When you think about it, being a fast learner and a good listener are interconnected skills. For instance, if your job training requires you to become proficient on a meat slicing machine, being a good listener ensures an efficient and safe training period. Failing to pay attention in training could necessitate repeating instructions (which will not impress your employer) and could also risk personal injury when you attempt to operate the machine.

Good listening and quick learning skills are key to adapting to fast-paced kitchen environments. Each chef or manager runs their kitchen in different ways, so quick learning skills are necessary to smoothly integrate into a new setting (even if you've worked in kitchens previously).

The ability to learn quickly ensures that you'll keep up with the demands of your new team. In a busy kitchen, several orders come in at once, and listening with a keen and thoughtful ear will enable you to avoid mixing up orders, saving your restaurant valuable time and money. Neglecting to listen, on the other hand, can hold up the kitchen line as orders have to be repeated or redone; it can even cause customers to become ill, since failing to listen to the specifications of an order can lead to accidental allergens in dishes.

Putting These Skills on a Resume

You’re probably wondering how you can include these skills on your resume without stating them outright.

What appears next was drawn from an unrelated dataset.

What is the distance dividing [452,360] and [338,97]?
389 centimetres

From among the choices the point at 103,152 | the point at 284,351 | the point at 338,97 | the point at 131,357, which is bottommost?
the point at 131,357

Our best advice is to show, not tell: are you already certified in food safety, or proficient in kitchen machines? If you've gone through previous training processes with success, employers will assume that you'll be able to do it again.

Break down learning processes on your resume:
  • what skills have you learned
  • how did you learn them?

Including these skills on your resume will inform employers that you'll learn new job responsibilities efficiently and effectively, improving their bottom line in the long run.